A: Vaccines in general have been a controversial topic for quite some time. COVID-19 vaccines are no exception. I like to discuss the risks with patients first because there are so few. We have seen some cases of myocardial (heart muscle) inflammation in teenage recipients of the vaccine. This inflammation, though concerning, is fleeting and often treated with just supportive care at home. Other than pain at the injection site, general body aches, and low-grade fever, the vaccine is essentially harmless to the vast majority of people. Of course, questions should always be deferred to a person's primary care physician as they have the full knowledge of a person's medical history and can assist with making the best decision for the patient. As for the benefits, these vaccines are very immunogenic and can cause a sharp rise in virus-neutralizing antibodies to protect a person from becoming infected with the virus and decrease transmission. If a person who is vaccinated becomes infected, the symptoms are much milder, and you will likely recover faster. That being said, you can still transmit the virus once you are infected so you must practice the recommended quarantine. Also, once you are vaccinated, you can protect the younger members of your family who are not yet old enough to be vaccinated. You can also protect the older members of your family who may not have strong immune systems making their vaccine as effective.

Q: Are there any myths or misconceptions discouraging teens from being vaccinated?

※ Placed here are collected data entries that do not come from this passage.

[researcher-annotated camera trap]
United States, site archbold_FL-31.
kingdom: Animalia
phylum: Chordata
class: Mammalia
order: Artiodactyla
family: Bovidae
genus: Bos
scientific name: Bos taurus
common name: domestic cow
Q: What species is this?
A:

A: There are many myths and conspiracy theories out there and they are not just discouraging teenager but also older adults as well. I heard many in my practice. For instance, the fact that the vaccines are not FDA-approved means that its experimental. FDA approval of any new medication, especially a vaccine, can take a long time and these mRNA vaccines have been in development since the SARS outbreak in 2002. I have also heard about possible microchips in the vaccine, 5G signals, nanoparticles, fertility issues, as well as people becoming magnetic from the vaccine. All of these theories are false.

Q: Some people are hesitant to vaccinate because they are afraid of developing side effects months or years after the vaccination. Is this a valid concern?

A: Any medication or vaccine has the potential to elicit side effects. Apart from the side effects I mentioned earlier, there really isn't anything to worry about. These vaccines last in the body for only a couple of days so there is no justification for any long-lasting effects of the vaccine. Many of us have been treated with vaccines with much older technology and we are not seeing any long-term effects from them. These vaccines are no different.